**Exercise prompt:**
Replace "camera" with "observer" throughout all the records below, keeping all other text unchanged. Omit the pictures from the output.

Spatial data with images:
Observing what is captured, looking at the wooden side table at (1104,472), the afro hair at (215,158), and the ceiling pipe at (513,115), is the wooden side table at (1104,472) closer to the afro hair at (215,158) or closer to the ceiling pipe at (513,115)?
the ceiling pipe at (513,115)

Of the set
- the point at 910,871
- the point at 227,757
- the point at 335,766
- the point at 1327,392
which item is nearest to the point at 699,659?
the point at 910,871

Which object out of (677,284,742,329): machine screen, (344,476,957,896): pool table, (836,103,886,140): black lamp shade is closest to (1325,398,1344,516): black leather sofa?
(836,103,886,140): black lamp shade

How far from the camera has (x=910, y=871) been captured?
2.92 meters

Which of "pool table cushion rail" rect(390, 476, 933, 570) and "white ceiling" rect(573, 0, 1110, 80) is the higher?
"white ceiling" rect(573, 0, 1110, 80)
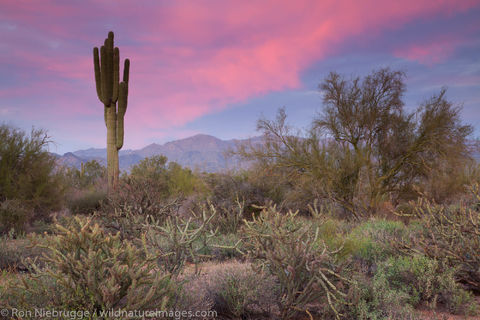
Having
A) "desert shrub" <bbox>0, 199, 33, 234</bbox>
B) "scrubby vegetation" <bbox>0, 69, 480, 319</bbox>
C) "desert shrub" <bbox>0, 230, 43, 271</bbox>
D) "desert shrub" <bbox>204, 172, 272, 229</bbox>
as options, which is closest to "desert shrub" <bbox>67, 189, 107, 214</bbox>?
"scrubby vegetation" <bbox>0, 69, 480, 319</bbox>

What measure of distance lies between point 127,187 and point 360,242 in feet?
22.6

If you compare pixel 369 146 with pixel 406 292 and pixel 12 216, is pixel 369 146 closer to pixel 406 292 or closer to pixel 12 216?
pixel 406 292

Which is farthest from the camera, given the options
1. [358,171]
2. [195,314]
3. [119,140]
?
[119,140]

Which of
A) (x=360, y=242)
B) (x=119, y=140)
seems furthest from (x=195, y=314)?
(x=119, y=140)

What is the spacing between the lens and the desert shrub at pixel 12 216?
31.3ft

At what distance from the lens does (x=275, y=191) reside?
13914 millimetres

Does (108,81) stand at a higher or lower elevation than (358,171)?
higher

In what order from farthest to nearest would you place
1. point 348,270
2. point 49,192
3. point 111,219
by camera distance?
1. point 49,192
2. point 111,219
3. point 348,270

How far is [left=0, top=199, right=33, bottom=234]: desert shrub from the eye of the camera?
9.55 meters

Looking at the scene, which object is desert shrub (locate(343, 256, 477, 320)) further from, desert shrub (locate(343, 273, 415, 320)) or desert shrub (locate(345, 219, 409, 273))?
desert shrub (locate(345, 219, 409, 273))

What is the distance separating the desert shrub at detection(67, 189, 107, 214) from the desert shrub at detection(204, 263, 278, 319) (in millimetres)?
11168

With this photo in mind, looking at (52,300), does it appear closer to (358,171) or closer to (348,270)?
(348,270)

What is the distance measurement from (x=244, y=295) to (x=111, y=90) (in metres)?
13.6

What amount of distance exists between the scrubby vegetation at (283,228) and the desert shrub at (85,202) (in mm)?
60
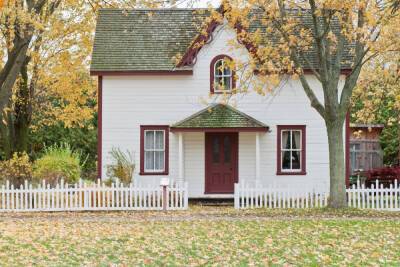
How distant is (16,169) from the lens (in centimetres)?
2686

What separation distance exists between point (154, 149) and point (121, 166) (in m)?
1.59

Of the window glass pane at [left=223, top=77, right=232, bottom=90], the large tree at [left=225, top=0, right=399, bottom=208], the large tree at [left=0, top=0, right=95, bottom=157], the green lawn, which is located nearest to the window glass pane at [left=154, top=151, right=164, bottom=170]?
the window glass pane at [left=223, top=77, right=232, bottom=90]

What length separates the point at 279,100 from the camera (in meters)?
26.6

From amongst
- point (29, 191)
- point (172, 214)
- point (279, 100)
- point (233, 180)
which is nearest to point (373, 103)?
point (279, 100)

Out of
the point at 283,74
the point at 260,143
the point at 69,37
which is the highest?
the point at 69,37

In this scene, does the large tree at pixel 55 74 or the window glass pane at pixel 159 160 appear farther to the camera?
the large tree at pixel 55 74

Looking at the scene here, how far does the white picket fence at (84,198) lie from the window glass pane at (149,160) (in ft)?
10.5

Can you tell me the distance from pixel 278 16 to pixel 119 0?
8.79m

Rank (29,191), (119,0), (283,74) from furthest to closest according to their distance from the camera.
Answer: (119,0), (283,74), (29,191)

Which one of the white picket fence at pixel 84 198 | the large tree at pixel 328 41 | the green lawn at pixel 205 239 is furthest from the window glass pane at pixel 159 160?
the large tree at pixel 328 41

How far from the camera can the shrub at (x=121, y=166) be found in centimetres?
2552

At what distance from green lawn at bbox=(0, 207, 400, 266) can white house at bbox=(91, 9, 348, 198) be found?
203 inches

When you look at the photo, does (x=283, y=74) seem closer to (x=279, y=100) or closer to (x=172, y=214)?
(x=279, y=100)

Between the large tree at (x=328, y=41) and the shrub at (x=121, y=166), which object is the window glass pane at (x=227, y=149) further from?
the large tree at (x=328, y=41)
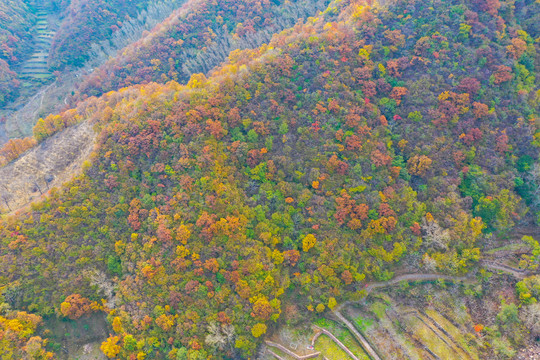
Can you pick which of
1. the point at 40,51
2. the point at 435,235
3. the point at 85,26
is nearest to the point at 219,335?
the point at 435,235

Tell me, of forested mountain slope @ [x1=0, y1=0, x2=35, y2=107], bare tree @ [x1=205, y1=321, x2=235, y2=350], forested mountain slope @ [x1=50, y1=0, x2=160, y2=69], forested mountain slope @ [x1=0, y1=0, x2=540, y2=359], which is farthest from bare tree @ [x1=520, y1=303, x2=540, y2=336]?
forested mountain slope @ [x1=0, y1=0, x2=35, y2=107]

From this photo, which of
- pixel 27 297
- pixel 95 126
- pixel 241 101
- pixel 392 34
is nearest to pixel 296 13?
pixel 392 34

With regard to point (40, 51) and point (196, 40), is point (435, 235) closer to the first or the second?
point (196, 40)

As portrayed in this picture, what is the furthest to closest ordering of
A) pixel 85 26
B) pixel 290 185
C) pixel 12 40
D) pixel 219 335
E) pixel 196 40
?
pixel 85 26, pixel 12 40, pixel 196 40, pixel 290 185, pixel 219 335

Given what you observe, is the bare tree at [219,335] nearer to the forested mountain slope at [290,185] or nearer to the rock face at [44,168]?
the forested mountain slope at [290,185]

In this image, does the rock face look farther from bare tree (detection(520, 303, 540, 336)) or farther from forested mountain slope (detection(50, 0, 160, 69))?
bare tree (detection(520, 303, 540, 336))

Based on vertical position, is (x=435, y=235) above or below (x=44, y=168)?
below

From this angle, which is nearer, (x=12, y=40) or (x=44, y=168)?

**Correct output:**
Observing what is captured, looking at the wooden side table at (1104,472), the afro hair at (215,158), and the ceiling pipe at (513,115), is the wooden side table at (1104,472) closer to the afro hair at (215,158) or closer to the ceiling pipe at (513,115)?
the ceiling pipe at (513,115)

Of the set
- the point at 910,871
- the point at 227,757
- the point at 335,766
- the point at 1327,392
which item is nearest to the point at 699,659?
the point at 910,871

Which object out of (677,284,742,329): machine screen, (344,476,957,896): pool table, (836,103,886,140): black lamp shade is closest to (1325,398,1344,516): black leather sofa?
(836,103,886,140): black lamp shade

How far from the observer has (x=910, y=871) been captured?
2.92 meters

Which of "pool table cushion rail" rect(390, 476, 933, 570) and "white ceiling" rect(573, 0, 1110, 80) is the higher?
"white ceiling" rect(573, 0, 1110, 80)
Having
A) "desert shrub" <bbox>0, 199, 33, 234</bbox>
B) "scrubby vegetation" <bbox>0, 69, 480, 319</bbox>
C) "desert shrub" <bbox>0, 230, 43, 271</bbox>
D) "desert shrub" <bbox>204, 172, 272, 229</bbox>
as options, which is closest to "desert shrub" <bbox>67, 189, 107, 214</bbox>?
"scrubby vegetation" <bbox>0, 69, 480, 319</bbox>

What measure of distance lies between point 127,187 and point 360,242 in feet?
22.6

If you compare pixel 369 146 with pixel 406 292 and pixel 12 216, is pixel 369 146 closer to pixel 406 292 or closer to pixel 12 216?
pixel 406 292

Which is farthest from the observer, given the options
1. [358,171]
2. [195,314]
3. [119,140]
?
[119,140]

Which of
A) (x=360, y=242)
B) (x=119, y=140)
seems furthest from (x=195, y=314)?
(x=119, y=140)

What is the spacing between the lens and the desert shrub at pixel 12 216?
31.3ft

At what distance from the lens does (x=275, y=191) reside?
13914 millimetres

Does (108,81) stand at a higher or lower elevation than (358,171)?
higher

In what order from farthest to nearest would you place
1. point 348,270
2. point 49,192
3. point 111,219
by observer distance?
1. point 49,192
2. point 111,219
3. point 348,270

How far is [left=0, top=199, right=33, bottom=234]: desert shrub from the eye of the observer?
9.55 meters

Looking at the scene, which object is desert shrub (locate(343, 256, 477, 320)) further from, desert shrub (locate(343, 273, 415, 320)) or desert shrub (locate(345, 219, 409, 273))?
desert shrub (locate(345, 219, 409, 273))

What is the distance separating the desert shrub at detection(67, 189, 107, 214) from the desert shrub at detection(204, 263, 278, 319) (in millimetres)?
11168

With this photo in mind, looking at (52,300), does it appear closer to (358,171) or closer to (348,270)?
(348,270)

What is the distance measurement from (x=244, y=295) to (x=111, y=90) (in metres)?
13.6

What amount of distance exists between the scrubby vegetation at (283,228) and the desert shrub at (85,202) (in mm)?
60
How distant is (16,169) from the lens (in centimetres)?
2686

What separation distance exists between point (154, 149) and point (121, 166) (in m)?
1.59

Of the window glass pane at [left=223, top=77, right=232, bottom=90], the large tree at [left=225, top=0, right=399, bottom=208], the large tree at [left=0, top=0, right=95, bottom=157], the green lawn, which is located nearest to the window glass pane at [left=154, top=151, right=164, bottom=170]?
the window glass pane at [left=223, top=77, right=232, bottom=90]

What length separates the point at 279,100 from the observer (in meters)?
26.6

From amongst
- point (29, 191)
- point (172, 214)
- point (279, 100)
- point (233, 180)
which is nearest to point (373, 103)?
point (279, 100)

Out of
the point at 283,74
the point at 260,143
the point at 69,37
which is the highest?
the point at 69,37

In this scene, does the large tree at pixel 55 74 or the window glass pane at pixel 159 160 appear farther to the observer?
the large tree at pixel 55 74

Looking at the scene here, how far does the white picket fence at (84,198) lie from the window glass pane at (149,160) (in ft)?
10.5

Can you tell me the distance from pixel 278 16 to pixel 119 0?
8.79m

Rank (29,191), (119,0), (283,74) from furthest to closest according to their distance from the observer.
Answer: (119,0), (283,74), (29,191)

Which one of the white picket fence at pixel 84 198 | the large tree at pixel 328 41 | the green lawn at pixel 205 239 is furthest from the window glass pane at pixel 159 160?
the large tree at pixel 328 41

How far from the observer can the shrub at (x=121, y=166) be found in centimetres?
2552

At what distance from green lawn at bbox=(0, 207, 400, 266) can white house at bbox=(91, 9, 348, 198) be found?
203 inches

When you look at the photo, does (x=283, y=74) seem closer to (x=279, y=100) or closer to (x=172, y=214)?
(x=279, y=100)

Between the large tree at (x=328, y=41) and the shrub at (x=121, y=166), which object is the window glass pane at (x=227, y=149) further from?
the large tree at (x=328, y=41)
Can you pick which of
1. the point at 40,51
2. the point at 435,235
3. the point at 85,26
is nearest to the point at 219,335?
the point at 435,235

Tell me, of forested mountain slope @ [x1=0, y1=0, x2=35, y2=107], bare tree @ [x1=205, y1=321, x2=235, y2=350], forested mountain slope @ [x1=50, y1=0, x2=160, y2=69], forested mountain slope @ [x1=0, y1=0, x2=540, y2=359], which is farthest from bare tree @ [x1=520, y1=303, x2=540, y2=336]?
forested mountain slope @ [x1=0, y1=0, x2=35, y2=107]

From this photo, which of
- pixel 27 297
- pixel 95 126
- pixel 241 101
- pixel 392 34
is nearest to pixel 296 13?
pixel 392 34

With regard to point (40, 51) and point (196, 40), is point (435, 235) closer to the first or the second?
point (196, 40)

As portrayed in this picture, what is the furthest to closest ordering of
A) pixel 85 26
B) pixel 290 185
C) pixel 12 40
D) pixel 219 335
E) pixel 196 40
?
pixel 85 26, pixel 12 40, pixel 196 40, pixel 290 185, pixel 219 335

Given what you observe, is the bare tree at [219,335] nearer to the forested mountain slope at [290,185] or nearer to the rock face at [44,168]?
the forested mountain slope at [290,185]

In this image, does the rock face look farther from bare tree (detection(520, 303, 540, 336)) or farther from forested mountain slope (detection(50, 0, 160, 69))?
bare tree (detection(520, 303, 540, 336))

Based on vertical position, is (x=435, y=235) above or below (x=44, y=168)?
below

From this angle, which is nearer, (x=12, y=40) or (x=44, y=168)?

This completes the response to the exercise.